-- start of DATA FOR THIS EXERCISE --
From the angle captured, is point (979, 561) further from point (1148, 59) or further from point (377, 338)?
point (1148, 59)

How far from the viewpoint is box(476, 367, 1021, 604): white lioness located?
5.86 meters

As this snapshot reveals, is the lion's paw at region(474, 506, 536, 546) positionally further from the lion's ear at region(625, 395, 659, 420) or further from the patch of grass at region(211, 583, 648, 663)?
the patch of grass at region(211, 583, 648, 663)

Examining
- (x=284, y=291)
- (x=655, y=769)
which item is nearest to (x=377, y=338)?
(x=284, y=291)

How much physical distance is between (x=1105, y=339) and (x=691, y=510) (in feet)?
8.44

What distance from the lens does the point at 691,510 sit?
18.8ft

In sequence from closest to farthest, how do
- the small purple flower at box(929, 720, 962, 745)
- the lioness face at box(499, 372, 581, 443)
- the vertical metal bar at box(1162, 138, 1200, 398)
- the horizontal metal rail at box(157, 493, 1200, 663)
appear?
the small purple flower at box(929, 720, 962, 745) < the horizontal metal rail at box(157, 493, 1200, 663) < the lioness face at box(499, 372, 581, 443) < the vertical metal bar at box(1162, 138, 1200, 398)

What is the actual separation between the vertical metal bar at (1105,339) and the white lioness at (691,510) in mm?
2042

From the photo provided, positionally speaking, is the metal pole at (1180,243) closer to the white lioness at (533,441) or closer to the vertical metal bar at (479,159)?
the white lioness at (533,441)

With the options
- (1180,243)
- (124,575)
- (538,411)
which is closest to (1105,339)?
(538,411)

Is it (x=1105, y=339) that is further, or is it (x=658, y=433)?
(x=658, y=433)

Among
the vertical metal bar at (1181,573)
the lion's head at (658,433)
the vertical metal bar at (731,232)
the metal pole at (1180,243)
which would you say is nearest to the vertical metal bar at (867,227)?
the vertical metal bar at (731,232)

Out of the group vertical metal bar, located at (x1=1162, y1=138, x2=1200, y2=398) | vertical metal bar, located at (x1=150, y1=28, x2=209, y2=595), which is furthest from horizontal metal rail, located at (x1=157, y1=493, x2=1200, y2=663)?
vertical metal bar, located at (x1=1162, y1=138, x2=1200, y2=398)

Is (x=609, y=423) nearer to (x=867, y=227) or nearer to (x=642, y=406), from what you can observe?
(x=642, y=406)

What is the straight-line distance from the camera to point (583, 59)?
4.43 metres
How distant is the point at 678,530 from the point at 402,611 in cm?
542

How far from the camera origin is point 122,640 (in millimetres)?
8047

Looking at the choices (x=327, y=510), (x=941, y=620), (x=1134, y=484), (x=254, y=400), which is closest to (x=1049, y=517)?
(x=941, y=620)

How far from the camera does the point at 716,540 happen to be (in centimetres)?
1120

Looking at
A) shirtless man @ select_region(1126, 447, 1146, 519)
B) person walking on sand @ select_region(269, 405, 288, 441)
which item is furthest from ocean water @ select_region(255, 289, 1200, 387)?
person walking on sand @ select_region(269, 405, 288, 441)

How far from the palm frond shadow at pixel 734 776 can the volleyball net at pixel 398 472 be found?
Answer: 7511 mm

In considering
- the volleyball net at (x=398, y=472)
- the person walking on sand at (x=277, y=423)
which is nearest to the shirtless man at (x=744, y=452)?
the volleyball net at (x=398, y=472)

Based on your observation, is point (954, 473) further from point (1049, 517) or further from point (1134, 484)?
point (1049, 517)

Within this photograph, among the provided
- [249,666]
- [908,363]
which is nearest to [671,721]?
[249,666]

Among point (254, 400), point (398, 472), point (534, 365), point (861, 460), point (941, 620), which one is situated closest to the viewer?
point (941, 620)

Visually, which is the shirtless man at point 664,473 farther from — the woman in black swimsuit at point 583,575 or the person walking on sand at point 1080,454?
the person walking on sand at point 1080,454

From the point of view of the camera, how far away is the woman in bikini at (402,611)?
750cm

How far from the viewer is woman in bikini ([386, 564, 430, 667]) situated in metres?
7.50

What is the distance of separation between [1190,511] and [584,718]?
-- end of DATA FOR THIS EXERCISE --
**WHAT TO WORK ON**
Copy out the full material exactly as it appears.

**SOLVED EXERCISE**
From the angle captured, is point (979, 561) further from point (1148, 59) or further from point (377, 338)?
point (1148, 59)

How far from the viewpoint is box(476, 367, 1021, 604): white lioness located?
5.86 meters

As this snapshot reveals, is the lion's paw at region(474, 506, 536, 546) positionally further from the lion's ear at region(625, 395, 659, 420) or further from the patch of grass at region(211, 583, 648, 663)?
the patch of grass at region(211, 583, 648, 663)

Examining
- (x=284, y=291)
- (x=655, y=769)
which item is nearest to (x=377, y=338)?
(x=284, y=291)

How much physical distance is between (x=1105, y=339) and (x=691, y=510) (in feet)?
8.44

What distance from the lens does the point at 691,510 sit?
18.8ft

In sequence from closest to farthest, how do
- the small purple flower at box(929, 720, 962, 745)
- the lioness face at box(499, 372, 581, 443)
- the vertical metal bar at box(1162, 138, 1200, 398)
- the horizontal metal rail at box(157, 493, 1200, 663)
appear?
the small purple flower at box(929, 720, 962, 745) < the horizontal metal rail at box(157, 493, 1200, 663) < the lioness face at box(499, 372, 581, 443) < the vertical metal bar at box(1162, 138, 1200, 398)

What is the actual separation between the vertical metal bar at (1105,339) and the white lioness at (691,510) in mm?
2042

From the photo provided, positionally speaking, is the metal pole at (1180,243) closer to the white lioness at (533,441) or closer to the vertical metal bar at (479,159)?
the white lioness at (533,441)

With the options
- (1180,243)
- (124,575)
- (538,411)
which is closest to (1105,339)?
(538,411)

Is it (x=1105, y=339) that is further, or is it (x=658, y=433)?
(x=658, y=433)

Among
the vertical metal bar at (1181,573)
the lion's head at (658,433)
the vertical metal bar at (731,232)
the metal pole at (1180,243)
which would you say is nearest to the vertical metal bar at (867,227)?
the vertical metal bar at (731,232)

Out of the group vertical metal bar, located at (x1=1162, y1=138, x2=1200, y2=398) | vertical metal bar, located at (x1=150, y1=28, x2=209, y2=595), which is furthest from horizontal metal rail, located at (x1=157, y1=493, x2=1200, y2=663)?
vertical metal bar, located at (x1=1162, y1=138, x2=1200, y2=398)

Is (x=609, y=423) nearer to (x=867, y=227) or nearer to (x=642, y=406), from what you can observe?
(x=642, y=406)

What is the straight-line distance from the camera to point (583, 59)?
4.43 metres
How distant is the point at 678,530 from the point at 402,611 in cm?
542

How far from the camera origin is point 122,640 (in millimetres)?
8047

Looking at the choices (x=327, y=510), (x=941, y=620), (x=1134, y=484), (x=254, y=400), which is closest to (x=1049, y=517)?
(x=941, y=620)

How far from the camera does the point at 716,540 happen to be (in centimetres)?
1120

Looking at
A) shirtless man @ select_region(1126, 447, 1146, 519)
B) person walking on sand @ select_region(269, 405, 288, 441)
which item is furthest from ocean water @ select_region(255, 289, 1200, 387)?
person walking on sand @ select_region(269, 405, 288, 441)

How far from the palm frond shadow at pixel 734 776 can the volleyball net at pixel 398 472 be found?
Answer: 7511 mm

In considering
- the volleyball net at (x=398, y=472)
- the person walking on sand at (x=277, y=423)
which is nearest to the shirtless man at (x=744, y=452)?
the volleyball net at (x=398, y=472)

Based on your observation, is point (954, 473) further from point (1049, 517) or further from point (1134, 484)?
point (1049, 517)

Within this photograph, among the provided
- [249,666]
- [908,363]
which is nearest to [671,721]?
[249,666]

Among point (254, 400), point (398, 472), point (534, 365), point (861, 460), point (941, 620), which one is situated closest to the viewer?
point (941, 620)

Visually, which is the shirtless man at point 664,473 farther from — the woman in black swimsuit at point 583,575 or the person walking on sand at point 1080,454?
the person walking on sand at point 1080,454

From the point of view of the camera, how far away is the woman in bikini at (402,611)?
750cm

How far from the viewer is woman in bikini ([386, 564, 430, 667]) situated in metres?
7.50

What is the distance of separation between [1190,511] and [584,718]?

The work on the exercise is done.